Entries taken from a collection
'''
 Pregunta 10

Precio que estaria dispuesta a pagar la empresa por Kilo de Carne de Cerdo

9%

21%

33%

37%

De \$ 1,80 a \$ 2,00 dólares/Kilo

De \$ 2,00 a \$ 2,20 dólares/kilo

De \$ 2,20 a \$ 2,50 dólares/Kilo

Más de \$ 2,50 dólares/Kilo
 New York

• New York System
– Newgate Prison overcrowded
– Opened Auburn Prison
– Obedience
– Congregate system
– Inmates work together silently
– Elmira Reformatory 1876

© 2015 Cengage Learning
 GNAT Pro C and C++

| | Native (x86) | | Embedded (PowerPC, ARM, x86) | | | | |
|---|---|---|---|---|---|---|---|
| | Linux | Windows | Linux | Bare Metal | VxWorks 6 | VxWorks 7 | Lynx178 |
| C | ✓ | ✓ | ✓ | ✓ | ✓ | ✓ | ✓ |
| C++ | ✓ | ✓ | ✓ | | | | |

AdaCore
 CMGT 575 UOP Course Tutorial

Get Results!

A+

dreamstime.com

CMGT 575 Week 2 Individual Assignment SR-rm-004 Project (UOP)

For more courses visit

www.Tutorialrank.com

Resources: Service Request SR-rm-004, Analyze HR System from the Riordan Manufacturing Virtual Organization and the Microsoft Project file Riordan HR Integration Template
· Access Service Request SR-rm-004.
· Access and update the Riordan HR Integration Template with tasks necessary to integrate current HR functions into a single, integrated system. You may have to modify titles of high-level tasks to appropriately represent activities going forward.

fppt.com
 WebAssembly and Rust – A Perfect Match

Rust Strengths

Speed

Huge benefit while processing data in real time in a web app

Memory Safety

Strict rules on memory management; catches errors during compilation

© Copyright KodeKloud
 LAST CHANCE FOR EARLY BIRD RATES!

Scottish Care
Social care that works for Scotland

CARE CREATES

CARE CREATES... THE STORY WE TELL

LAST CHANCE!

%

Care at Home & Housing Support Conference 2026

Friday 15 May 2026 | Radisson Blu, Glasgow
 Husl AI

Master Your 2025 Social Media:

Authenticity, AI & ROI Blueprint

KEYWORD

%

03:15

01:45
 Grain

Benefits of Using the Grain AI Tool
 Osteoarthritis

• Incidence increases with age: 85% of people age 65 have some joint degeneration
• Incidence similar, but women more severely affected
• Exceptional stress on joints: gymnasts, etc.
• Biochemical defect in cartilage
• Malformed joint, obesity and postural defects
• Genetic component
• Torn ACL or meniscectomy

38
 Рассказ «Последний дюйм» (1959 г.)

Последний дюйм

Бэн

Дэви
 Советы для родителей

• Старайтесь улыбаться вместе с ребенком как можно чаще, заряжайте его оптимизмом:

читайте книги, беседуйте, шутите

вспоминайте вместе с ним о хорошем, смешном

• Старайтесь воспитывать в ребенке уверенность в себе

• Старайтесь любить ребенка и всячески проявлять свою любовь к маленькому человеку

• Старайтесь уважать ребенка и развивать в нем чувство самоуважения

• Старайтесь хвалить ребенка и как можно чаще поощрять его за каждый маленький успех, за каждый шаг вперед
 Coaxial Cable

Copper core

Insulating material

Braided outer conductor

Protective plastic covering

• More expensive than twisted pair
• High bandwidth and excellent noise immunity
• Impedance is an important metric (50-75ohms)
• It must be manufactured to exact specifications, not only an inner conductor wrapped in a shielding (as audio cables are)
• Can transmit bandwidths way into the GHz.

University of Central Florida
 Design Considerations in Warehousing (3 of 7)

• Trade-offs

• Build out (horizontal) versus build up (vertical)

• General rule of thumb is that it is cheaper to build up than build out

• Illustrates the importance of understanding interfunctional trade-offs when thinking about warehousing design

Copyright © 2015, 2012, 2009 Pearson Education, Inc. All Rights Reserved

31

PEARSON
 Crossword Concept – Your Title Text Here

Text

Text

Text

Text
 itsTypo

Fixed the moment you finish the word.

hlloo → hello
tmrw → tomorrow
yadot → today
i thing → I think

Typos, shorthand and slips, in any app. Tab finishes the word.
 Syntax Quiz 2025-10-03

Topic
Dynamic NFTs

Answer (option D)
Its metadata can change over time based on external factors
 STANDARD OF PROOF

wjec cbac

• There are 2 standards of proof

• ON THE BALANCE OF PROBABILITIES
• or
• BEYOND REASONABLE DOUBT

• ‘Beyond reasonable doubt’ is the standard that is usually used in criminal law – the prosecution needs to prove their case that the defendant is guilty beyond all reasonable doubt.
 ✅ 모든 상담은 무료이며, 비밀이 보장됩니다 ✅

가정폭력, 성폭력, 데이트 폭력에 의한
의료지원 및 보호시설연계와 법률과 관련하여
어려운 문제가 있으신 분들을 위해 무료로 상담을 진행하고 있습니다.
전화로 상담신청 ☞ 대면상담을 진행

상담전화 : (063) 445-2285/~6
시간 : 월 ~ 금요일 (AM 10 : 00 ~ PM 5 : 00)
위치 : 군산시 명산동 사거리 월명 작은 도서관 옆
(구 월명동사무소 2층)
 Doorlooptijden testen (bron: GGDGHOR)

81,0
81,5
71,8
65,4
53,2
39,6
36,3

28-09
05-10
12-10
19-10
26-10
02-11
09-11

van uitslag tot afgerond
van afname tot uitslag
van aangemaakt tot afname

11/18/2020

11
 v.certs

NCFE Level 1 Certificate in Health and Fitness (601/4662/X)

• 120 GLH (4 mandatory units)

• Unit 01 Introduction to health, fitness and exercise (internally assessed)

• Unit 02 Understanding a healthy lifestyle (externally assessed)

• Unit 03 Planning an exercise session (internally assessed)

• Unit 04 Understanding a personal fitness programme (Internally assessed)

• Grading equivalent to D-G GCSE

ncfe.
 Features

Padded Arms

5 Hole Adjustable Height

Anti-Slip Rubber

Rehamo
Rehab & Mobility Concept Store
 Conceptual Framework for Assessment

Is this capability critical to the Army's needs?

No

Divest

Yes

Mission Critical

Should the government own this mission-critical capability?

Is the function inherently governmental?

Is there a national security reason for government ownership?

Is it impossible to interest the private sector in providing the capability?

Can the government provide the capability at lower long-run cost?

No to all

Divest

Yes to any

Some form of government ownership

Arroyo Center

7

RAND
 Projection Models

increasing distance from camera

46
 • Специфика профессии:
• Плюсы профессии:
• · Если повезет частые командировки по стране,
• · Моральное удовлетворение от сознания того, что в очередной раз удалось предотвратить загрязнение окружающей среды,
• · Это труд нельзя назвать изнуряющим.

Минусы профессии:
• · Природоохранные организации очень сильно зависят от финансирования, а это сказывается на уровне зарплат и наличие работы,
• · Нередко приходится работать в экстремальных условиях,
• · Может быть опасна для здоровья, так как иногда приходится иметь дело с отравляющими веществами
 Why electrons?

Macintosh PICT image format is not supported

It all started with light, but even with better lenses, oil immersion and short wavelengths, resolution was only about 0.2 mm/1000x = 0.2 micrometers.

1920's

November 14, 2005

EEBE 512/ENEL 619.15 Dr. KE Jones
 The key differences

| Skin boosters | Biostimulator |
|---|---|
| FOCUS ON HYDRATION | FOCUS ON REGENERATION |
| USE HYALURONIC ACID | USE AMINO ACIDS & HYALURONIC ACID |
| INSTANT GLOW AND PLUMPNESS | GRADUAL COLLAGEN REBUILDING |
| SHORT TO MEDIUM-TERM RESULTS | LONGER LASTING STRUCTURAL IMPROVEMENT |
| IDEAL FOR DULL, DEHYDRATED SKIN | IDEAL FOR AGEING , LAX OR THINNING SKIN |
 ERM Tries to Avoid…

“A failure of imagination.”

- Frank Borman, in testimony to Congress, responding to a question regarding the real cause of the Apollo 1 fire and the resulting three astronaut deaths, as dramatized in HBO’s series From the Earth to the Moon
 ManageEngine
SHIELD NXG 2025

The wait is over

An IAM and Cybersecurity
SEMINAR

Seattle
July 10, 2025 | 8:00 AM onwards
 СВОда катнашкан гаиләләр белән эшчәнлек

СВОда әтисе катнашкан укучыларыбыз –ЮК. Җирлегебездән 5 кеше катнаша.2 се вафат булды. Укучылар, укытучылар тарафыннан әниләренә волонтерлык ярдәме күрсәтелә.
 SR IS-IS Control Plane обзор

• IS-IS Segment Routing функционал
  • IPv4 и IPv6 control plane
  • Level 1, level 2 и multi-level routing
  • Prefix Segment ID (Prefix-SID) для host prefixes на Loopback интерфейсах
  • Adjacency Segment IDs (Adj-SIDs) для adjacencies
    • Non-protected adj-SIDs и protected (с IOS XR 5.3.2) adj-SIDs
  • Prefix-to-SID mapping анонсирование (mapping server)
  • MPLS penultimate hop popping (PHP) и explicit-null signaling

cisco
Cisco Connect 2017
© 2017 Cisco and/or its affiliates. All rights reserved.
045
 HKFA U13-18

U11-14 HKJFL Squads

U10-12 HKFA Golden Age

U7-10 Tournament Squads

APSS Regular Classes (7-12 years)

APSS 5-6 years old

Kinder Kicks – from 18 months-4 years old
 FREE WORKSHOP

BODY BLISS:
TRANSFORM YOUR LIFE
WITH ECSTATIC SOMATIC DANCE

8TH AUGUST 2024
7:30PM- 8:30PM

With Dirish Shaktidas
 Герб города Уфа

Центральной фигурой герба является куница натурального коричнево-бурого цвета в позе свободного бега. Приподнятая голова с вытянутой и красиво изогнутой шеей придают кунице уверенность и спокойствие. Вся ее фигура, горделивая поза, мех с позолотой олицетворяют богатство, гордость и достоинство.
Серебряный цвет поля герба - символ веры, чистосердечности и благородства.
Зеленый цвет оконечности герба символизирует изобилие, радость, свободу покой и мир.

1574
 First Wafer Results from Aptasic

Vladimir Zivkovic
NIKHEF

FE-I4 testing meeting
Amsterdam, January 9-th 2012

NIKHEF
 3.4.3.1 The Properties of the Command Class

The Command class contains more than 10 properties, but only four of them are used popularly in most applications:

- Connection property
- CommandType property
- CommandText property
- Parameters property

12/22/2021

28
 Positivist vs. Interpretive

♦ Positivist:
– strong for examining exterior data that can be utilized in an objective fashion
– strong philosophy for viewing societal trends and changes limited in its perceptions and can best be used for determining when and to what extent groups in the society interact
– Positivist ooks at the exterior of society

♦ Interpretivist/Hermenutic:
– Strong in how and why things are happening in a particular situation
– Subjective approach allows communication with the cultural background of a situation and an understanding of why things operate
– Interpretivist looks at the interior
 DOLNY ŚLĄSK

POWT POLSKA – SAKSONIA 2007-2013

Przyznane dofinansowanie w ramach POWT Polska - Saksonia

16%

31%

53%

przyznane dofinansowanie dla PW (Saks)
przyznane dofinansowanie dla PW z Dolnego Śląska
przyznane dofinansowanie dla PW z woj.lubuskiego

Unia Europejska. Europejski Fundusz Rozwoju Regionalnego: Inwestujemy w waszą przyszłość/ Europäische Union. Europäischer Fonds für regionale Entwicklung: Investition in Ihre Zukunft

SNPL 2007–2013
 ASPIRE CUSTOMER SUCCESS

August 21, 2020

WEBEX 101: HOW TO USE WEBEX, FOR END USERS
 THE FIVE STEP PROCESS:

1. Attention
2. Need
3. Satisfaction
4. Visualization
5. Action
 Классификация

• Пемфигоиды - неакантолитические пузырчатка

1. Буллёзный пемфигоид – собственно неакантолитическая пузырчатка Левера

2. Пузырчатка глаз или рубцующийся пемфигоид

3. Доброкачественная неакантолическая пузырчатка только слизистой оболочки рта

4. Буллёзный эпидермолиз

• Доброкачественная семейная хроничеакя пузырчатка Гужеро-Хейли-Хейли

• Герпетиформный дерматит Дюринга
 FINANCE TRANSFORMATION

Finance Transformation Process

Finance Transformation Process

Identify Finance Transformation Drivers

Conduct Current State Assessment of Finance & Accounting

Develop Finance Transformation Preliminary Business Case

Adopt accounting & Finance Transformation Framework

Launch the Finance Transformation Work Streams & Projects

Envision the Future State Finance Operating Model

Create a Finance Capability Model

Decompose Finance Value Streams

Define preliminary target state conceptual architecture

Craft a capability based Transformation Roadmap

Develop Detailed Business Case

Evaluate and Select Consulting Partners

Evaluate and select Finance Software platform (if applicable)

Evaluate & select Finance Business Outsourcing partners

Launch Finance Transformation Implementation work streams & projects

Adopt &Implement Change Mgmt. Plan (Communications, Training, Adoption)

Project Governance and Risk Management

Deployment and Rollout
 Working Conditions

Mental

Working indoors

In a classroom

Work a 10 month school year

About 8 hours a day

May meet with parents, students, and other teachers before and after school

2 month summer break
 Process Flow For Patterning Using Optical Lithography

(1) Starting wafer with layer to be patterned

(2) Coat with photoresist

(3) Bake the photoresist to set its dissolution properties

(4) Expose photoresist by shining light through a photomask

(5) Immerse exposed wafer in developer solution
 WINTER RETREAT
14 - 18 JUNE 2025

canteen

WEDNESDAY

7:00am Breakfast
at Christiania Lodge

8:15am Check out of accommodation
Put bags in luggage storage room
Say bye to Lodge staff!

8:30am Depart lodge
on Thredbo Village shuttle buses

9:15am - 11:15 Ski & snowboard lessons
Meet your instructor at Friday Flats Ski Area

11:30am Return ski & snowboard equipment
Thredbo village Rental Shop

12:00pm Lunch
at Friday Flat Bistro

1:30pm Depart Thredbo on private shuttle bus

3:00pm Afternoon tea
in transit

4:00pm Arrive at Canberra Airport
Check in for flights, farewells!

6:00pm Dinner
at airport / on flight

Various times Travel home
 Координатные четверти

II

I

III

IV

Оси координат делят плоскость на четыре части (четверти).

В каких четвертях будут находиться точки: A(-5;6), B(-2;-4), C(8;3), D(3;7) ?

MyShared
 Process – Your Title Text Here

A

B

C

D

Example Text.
'''
EXERCISE GOAL ->
Each line above that contains the word "Access" should be copied.

RESPONSE ->
· Access Service Request SR-rm-004.
· Access and update the Riordan HR Integration Template with tasks necessary to integrate current HR functions into a single, integrated system. You may have to modify titles of high-level tasks to appropriately represent activities going forward.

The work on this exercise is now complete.